Sunday, August 4, 2019

Big Bang Theory Takes Another Hit

Hubble Space Telescope
Until recently, such findings would have barely caused a stir, as the age of the cosmos was thought to have been revealed a decade ago by studies of the heat left over by the Big Bang.
By measuring the spread of that heat across the night sky, orbiting satellites had shown the primordial explosion must have taken place about 13.8 billion years ago, plus or minus a few tens of millions of years.
In 2013, astronomers using the orbiting Hubble Space Telescope estimated Methuselah was about 14.5 billion years old, give or take about 800 million years. That’s hard to square with the latest estimates of the age of the universe.

It does not look good for our Big Bang theory, which is - as we might remember - a theory inspired by Abrahamic religion and brought up by the Catholic priest Georges LemaĆ®tre who wanted a scientific foundation to justify the need of creation. Before that the commonly accepted cosmological theory was a steady state universe with neither beginning nor end. 
The steady state theory did not deny the expansion of the universe, but assumed that the First Law of Thermodynamics (preservation of energy) could not apply to the universe, since it is infinite and therefore no closed system. Not the total energy is preserved, since it is infinite in an infinite universe, so that no finite amount of energy added or deducted could change this, but the amount of energy per volume of space measured over large distances is constant. So if space expands, energy (or matter) also have to increase at the same pace in order to keep the average density of energy constant. Instead of being created in a singular event (Big Bang) it was assumed that matter and energy are created constantly by the expansion of the universe due to quantum fluctuation of space itself.

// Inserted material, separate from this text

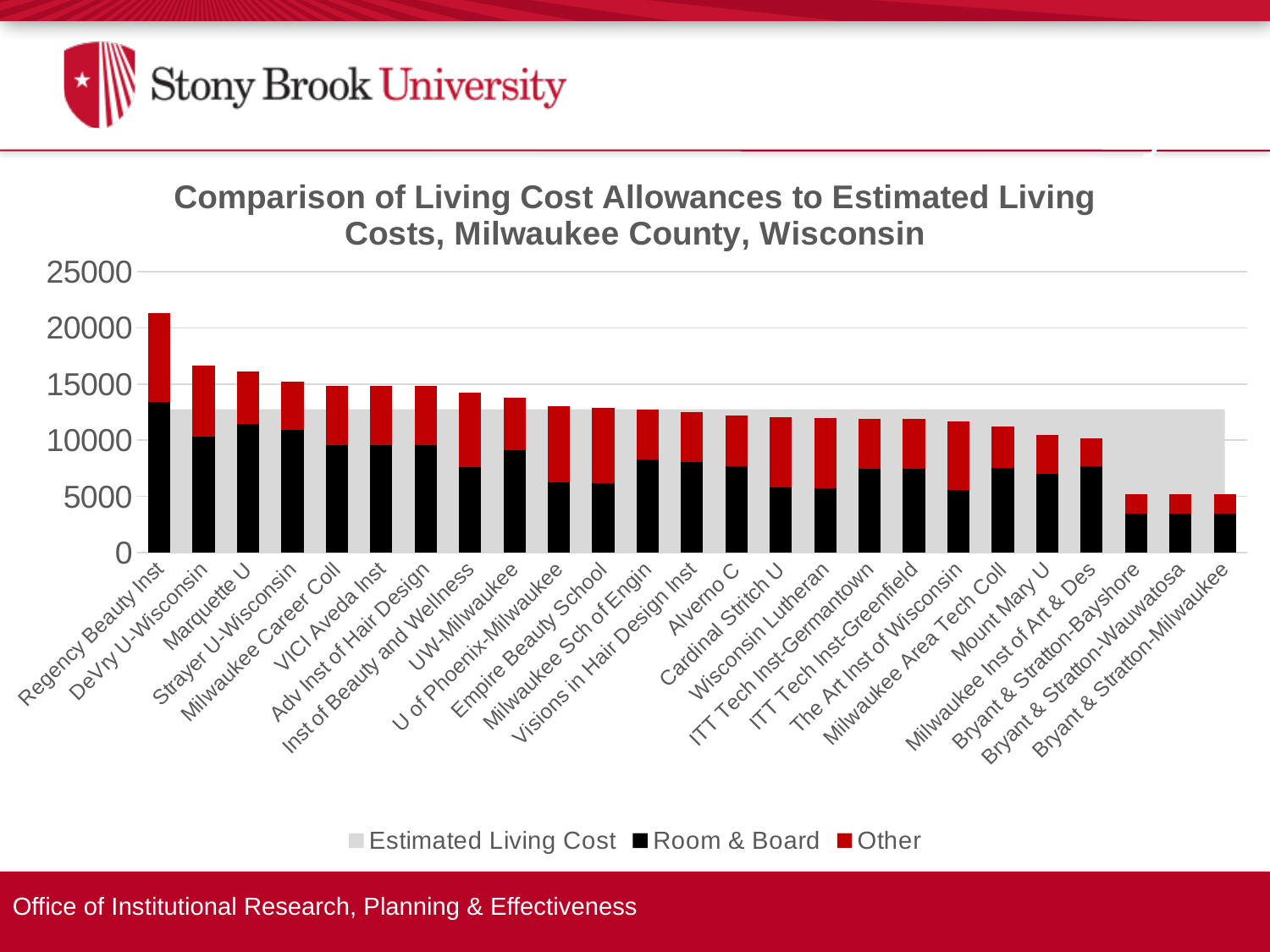
Which has the larger total living cost allowance, Regency Beauty Inst or DeVry U-Wisconsin? Regency Beauty Inst How many institutions are shown along the x axis? 25 Is the total living cost allowance for Regency Beauty Inst greater or less than 20000? greater Is the Room & Board value for Regency Beauty Inst greater or less than 10000? greater What kind of chart is shown on the slide? Stacked bar chart Is the total living cost allowance for Bryant & Stratton-Bayshore greater or less than 10000? less Which institution has the highest total living cost allowance (Room & Board plus Other)? Regency Beauty Inst Do the total living cost allowances generally rise or fall moving from left to right along the x axis? Fall Which series is shown in black in the legend? Room & Board How many series does the legend list? 3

The Big Bang theory changed this and gave the universe a beginning. In order to keep this mathematical model alive, which was not consistent with empiric measurements, new strange phenomena had to be introduced into the theory, among them Cosmic Inflation, a theory that is unable to provide any cause for it other than that it is needed for the equations to work, while it assumes the absurd concept of speeds faster than light. Other phenomena that had to be introduced in order to save the equations were dark matter and dark energy, of which neither was ever observed, while it would be responsible for the majority of mass in the universe. The Big Bang theory also set the age of the universe at 13.7 billion years, neglecting the fact that globular star clusters around our galaxy had almost the same age. Recently more and more galaxies have been discovered that must have been come to existence shortly after the Big Bang, which does not really fit into our understanding how galaxies are born.

And now we have a star that seems to be even older than the universe itself. 
Astrophysics should finally admit that we do not know how and if the universe began and if and how it was ever different from now. We do not even have a working theory for gravity, which would normally be the first step of developing a cosmological theory.

Besides all this we will even in the future have publications by stubborn astrophysicists that take the Big bang as a proven fact and build their weird speculative theories on top of it. 
Why can we not just start over, go back to what we really know and do research about things that we can know and that have an effect on us, so that we can experimentally measure them? Let us free science from religious beliefs and speculative theories (e.g. the entire branch of theoretical physics) and make it trustworthy and solid, as it once was.

Socrates once said: I neither know nor think that I know.
And this is one step ahead of all those scientists that think that they know, but actually do not know either.